一个典型的技术挑战摆在面前:我们的核心业务系统构建在 CockroachDB 之上,其 geo-partitioned 特性完美支撑了全球用户的低延迟读写。然而,分析团队需要对这些遍布全球的交易数据进行近实时的复杂查询,直接在生产 OLTP 集群上运行这些查询是不可接受的,它会严重冲击在线业务的稳定性。
目标很明确:构建一个数据管道,将数据从分布式的 CockroachDB 集群高效、可靠地同步到专用的 OLAP 引擎 ClickHouse 中。这个过程必须对源数据库影响最小,具备水平扩展能力,并且能够处理跨地域数据拉取带来的网络延迟和不稳定性。
架构决策的十字路口
在技术选型上,我们评估了两种主流方案。
方案A:中心化调度脚本
这是最直接的思路。部署一个中心化的 Python 服务,使用 psycopg2
连接 CockroachDB,用 pandas
进行数据转换,然后通过 clickhouse-driver
写入 ClickHouse。
- 优点: 实现简单,逻辑清晰,对于小规模数据或单区域部署场景,开发速度快。
- 缺点:
- 单点瓶颈: 所有的网络 I/O 和计算都集中在一个节点上。当数据量增长时,该节点的内存和 CPU 会迅速成为瓶颈。
- 网络效率低下: 如果 CockroachDB 的数据分布在美、欧、亚三个区域,这个中心节点无论部署在哪里,都必须承受至少两份跨洋网络传输的延迟和成本。
- 缺乏弹性: 无法根据负载动态扩展处理能力。当数据同步任务耗时过长,会影响数据的新鲜度。
- 容错性差: 节点故障将导致整个同步任务中断。
在我们的 geo-distributed 场景下,方案 A 的缺点是致命的,因此被直接否决。
方案B:分布式计算框架协调
这个方案引入一个分布式计算框架来协调整个流程。数据读取、转换和写入的逻辑被分发到多个计算节点上并行执行。我们选择了 Dask,因为它与 Python 数据生态(特别是 Pandas)无缝集成,轻量级且易于部署。
最终的架构选型如下:
- 数据源 (OLTP): CockroachDB。利用其
AS OF SYSTEM TIME
特性进行时间点一致性快照读取,避免对在线事务产生锁竞争。 - 处理引擎: Dask。Dask 分布式调度器和工作节点(Worker)负责并行地从 CockroachDB 的不同分区拉取数据、执行转换逻辑,并将结果写入 ClickHouse。
- 数据目的地 (OLAP): ClickHouse。利用其
MergeTree
引擎家族进行高效的数据写入和查询。
graph TD subgraph "源: Geo-Distributed OLTP" CRDB_US[CockroachDB Node - US] CRDB_EU[CockroachDB Node - EU] CRDB_AP[CockroachDB Node - AP] end subgraph "处理层: Dask Cluster" Dask_Scheduler[Dask Scheduler] Dask_Worker1[Dask Worker 1] Dask_Worker2[Dask Worker 2] Dask_WorkerN[Dask Worker N] end subgraph "目标: Centralized OLAP" ClickHouse[ClickHouse Cluster] end CRDB_US -- "1. 并行读取 (分区)" --> Dask_Worker1 CRDB_EU -- "1. 并行读取 (分区)" --> Dask_Worker2 CRDB_AP -- "1. 并行读取 (分区)" --> Dask_WorkerN Dask_Scheduler -- "2. 任务调度" --> Dask_Worker1 Dask_Scheduler -- "2. 任务调度" --> Dask_Worker2 Dask_Scheduler -- "2. 任务调度" --> Dask_WorkerN Dask_Worker1 -- "3. 数据转换与聚合" --> Dask_Worker1 Dask_Worker2 -- "3. 数据转换与聚合" --> Dask_Worker2 Dask_WorkerN -- "3. 数据转换与聚合" --> Dask_WorkerN Dask_Worker1 -- "4. 并行写入" --> ClickHouse Dask_Worker2 -- "4. 并行写入" --> ClickHouse Dask_WorkerN -- "4. 并行写入" --> ClickHouse
这个架构的核心优势在于,它将数据处理的压力从单一节点分散到整个 Dask 集群。Dask Worker 可以策略性地部署在靠近 CockroachDB 数据所在的区域,从而最小化跨区域数据传输。

(所附记录):
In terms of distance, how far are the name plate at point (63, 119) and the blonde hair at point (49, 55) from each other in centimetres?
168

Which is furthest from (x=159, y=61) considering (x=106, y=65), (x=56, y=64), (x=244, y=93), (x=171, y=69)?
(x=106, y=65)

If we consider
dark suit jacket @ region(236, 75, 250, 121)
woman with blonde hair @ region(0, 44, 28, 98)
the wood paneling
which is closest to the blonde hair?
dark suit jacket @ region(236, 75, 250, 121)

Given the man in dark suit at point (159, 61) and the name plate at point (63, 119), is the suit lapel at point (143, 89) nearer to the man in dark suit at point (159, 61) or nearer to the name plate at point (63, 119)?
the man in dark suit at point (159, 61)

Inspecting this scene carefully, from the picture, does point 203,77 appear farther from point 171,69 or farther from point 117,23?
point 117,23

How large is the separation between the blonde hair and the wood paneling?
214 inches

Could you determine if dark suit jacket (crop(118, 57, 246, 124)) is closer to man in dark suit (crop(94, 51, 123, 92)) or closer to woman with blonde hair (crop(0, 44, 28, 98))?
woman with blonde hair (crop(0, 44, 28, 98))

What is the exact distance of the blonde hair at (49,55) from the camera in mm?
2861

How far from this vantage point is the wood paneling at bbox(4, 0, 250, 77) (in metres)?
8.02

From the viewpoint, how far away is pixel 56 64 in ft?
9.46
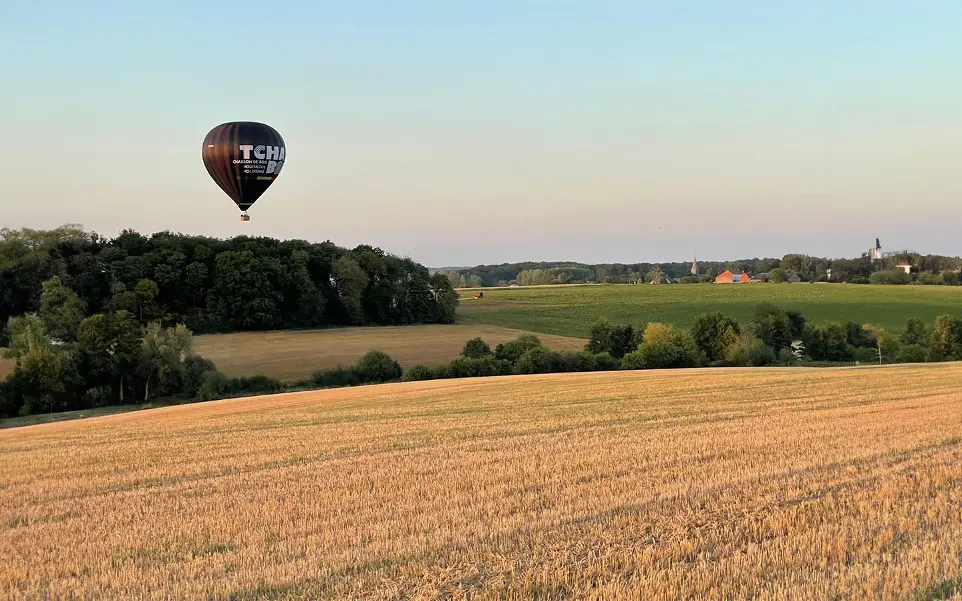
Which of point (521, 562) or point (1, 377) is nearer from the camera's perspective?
point (521, 562)

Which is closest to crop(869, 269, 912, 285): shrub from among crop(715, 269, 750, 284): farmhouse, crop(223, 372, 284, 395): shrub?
crop(715, 269, 750, 284): farmhouse

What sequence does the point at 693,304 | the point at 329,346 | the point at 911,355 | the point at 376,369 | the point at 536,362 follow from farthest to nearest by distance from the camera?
1. the point at 693,304
2. the point at 329,346
3. the point at 911,355
4. the point at 536,362
5. the point at 376,369

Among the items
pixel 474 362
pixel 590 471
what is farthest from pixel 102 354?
pixel 590 471

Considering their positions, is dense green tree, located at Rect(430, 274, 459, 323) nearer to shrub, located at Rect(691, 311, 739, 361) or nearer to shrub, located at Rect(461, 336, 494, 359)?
shrub, located at Rect(461, 336, 494, 359)

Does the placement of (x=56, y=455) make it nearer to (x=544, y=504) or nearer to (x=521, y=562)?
(x=544, y=504)

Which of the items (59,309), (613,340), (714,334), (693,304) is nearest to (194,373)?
(59,309)

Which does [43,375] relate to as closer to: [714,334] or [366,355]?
[366,355]

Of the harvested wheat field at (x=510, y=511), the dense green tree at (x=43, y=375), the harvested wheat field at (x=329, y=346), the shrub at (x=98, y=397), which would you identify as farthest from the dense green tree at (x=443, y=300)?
the harvested wheat field at (x=510, y=511)

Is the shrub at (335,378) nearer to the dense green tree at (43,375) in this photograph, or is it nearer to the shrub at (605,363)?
the dense green tree at (43,375)
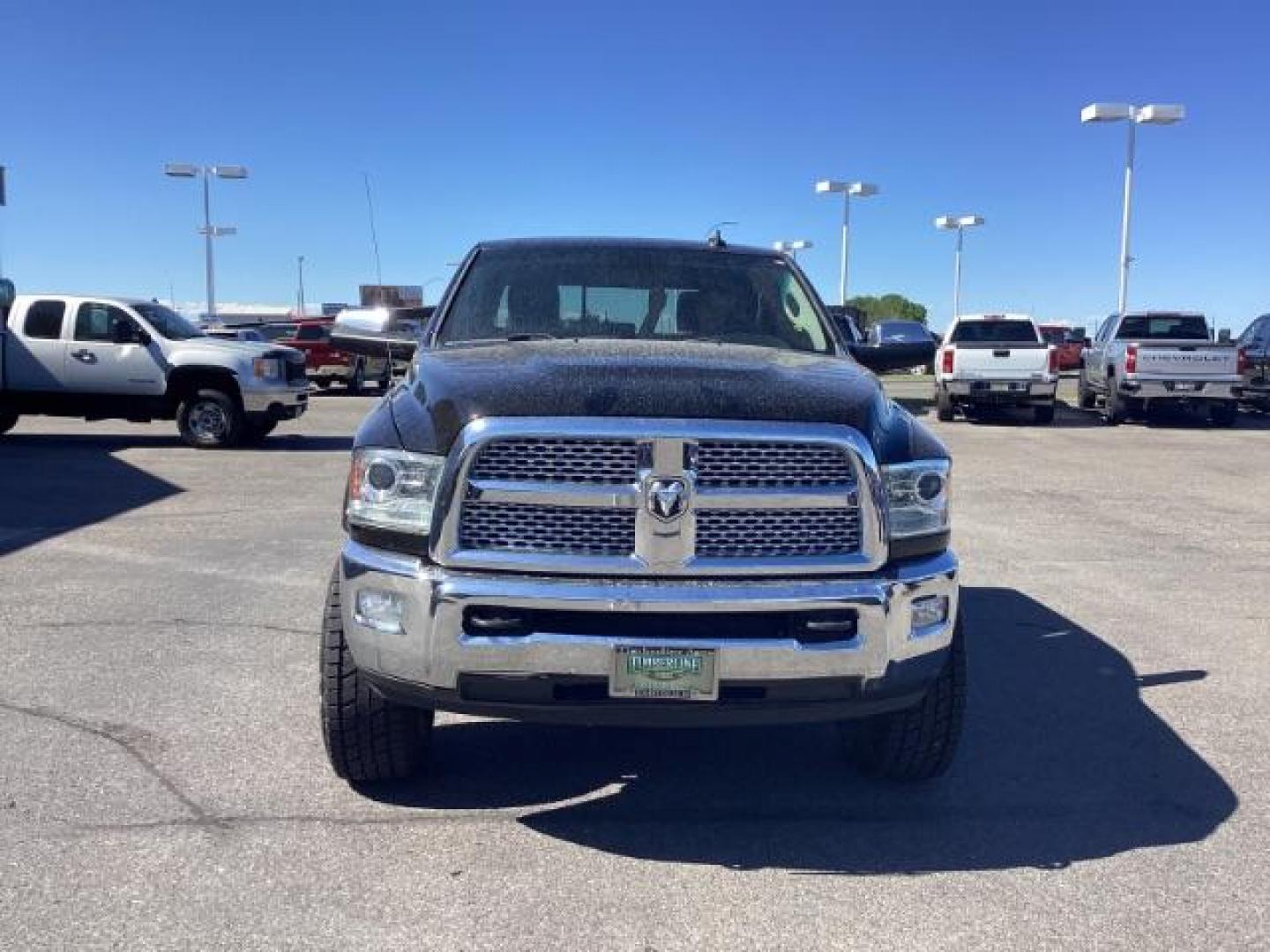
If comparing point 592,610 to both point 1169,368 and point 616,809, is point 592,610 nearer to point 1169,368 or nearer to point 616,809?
point 616,809

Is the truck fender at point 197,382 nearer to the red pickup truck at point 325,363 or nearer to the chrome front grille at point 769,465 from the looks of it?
the red pickup truck at point 325,363

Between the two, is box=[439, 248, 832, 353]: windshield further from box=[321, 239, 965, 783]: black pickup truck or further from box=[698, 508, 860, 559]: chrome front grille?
box=[698, 508, 860, 559]: chrome front grille

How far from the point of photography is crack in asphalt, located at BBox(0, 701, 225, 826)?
3.89 meters

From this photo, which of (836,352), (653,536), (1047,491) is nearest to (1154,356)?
(1047,491)

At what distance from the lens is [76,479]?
12.6 meters

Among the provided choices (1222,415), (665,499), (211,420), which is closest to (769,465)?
(665,499)

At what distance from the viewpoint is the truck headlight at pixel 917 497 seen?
142 inches

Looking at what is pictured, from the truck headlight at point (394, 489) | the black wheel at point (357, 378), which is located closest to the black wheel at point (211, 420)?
the black wheel at point (357, 378)

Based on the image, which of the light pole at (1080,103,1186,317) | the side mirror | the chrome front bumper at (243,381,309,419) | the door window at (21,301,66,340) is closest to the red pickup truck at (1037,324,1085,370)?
the light pole at (1080,103,1186,317)

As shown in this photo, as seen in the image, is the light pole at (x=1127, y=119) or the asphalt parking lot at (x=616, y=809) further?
the light pole at (x=1127, y=119)

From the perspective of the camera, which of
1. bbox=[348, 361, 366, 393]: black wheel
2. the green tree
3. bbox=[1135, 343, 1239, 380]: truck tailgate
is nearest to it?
bbox=[1135, 343, 1239, 380]: truck tailgate

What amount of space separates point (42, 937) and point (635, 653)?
172cm

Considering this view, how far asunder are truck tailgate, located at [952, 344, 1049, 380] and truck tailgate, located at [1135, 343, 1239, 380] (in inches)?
65.2

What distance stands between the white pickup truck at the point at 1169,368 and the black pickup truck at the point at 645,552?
18047mm
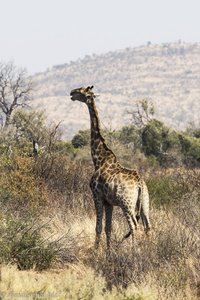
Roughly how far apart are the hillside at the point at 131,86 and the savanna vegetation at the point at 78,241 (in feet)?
333

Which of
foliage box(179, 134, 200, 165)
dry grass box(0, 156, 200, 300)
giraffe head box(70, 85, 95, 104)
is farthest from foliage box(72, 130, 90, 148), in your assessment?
giraffe head box(70, 85, 95, 104)

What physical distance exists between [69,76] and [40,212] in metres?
177

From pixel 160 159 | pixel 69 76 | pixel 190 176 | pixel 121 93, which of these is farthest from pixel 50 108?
pixel 190 176

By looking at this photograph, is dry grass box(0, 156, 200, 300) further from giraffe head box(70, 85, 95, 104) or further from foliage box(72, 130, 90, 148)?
foliage box(72, 130, 90, 148)

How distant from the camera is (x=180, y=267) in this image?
9945 mm

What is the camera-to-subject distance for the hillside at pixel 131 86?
13238 cm

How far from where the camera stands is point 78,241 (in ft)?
38.3

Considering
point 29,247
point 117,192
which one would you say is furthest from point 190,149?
point 29,247

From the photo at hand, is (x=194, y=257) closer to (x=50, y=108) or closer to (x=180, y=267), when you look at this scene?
(x=180, y=267)

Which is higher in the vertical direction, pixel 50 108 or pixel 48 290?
pixel 50 108

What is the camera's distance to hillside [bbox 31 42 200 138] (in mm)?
132375

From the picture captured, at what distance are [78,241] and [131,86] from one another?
15393cm

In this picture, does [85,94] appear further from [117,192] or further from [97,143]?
[117,192]

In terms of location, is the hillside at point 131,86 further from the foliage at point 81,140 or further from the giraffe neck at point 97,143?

(任务要求):
A - 在这篇关于 CockroachDB 数据同步的文本中,团队选择 Dask 作为处理引擎的理由是什么?
B - 从这篇关于 CockroachDB 数据同步的文本的最后一句之后开始,续写下文。

(回答内容):
A - Dask 与 Python 数据生态(特别是 Pandas)无缝集成,并且轻量级、易于部署。

B -
核心实现概览
我们将通过一个具体的例子来展示这个架构的实现。假设我们有一个记录用户行为的表 user_events
。
1. 环境准备与配置
一个生产级的实现需要一个完整的部署脚本,这里我们用 docker-compose.yml
来模拟一个最小化的环境,包含所有必要的组件。
# docker-compose.yml
version: '3.8'
services:
# CockroachDB a geo-distributed cluster simulation
roach-1:
image: cockroachdb/cockroach:v23.1.9
command: start --insecure --join=roach-1,roach-2,roach-3 --listen-addr=roach-1:26257 --http-addr=roach-1:8080 --locality=region=us-east-1
hostname: roach-1
ports:
- "26257:26257"
- "8080:8080"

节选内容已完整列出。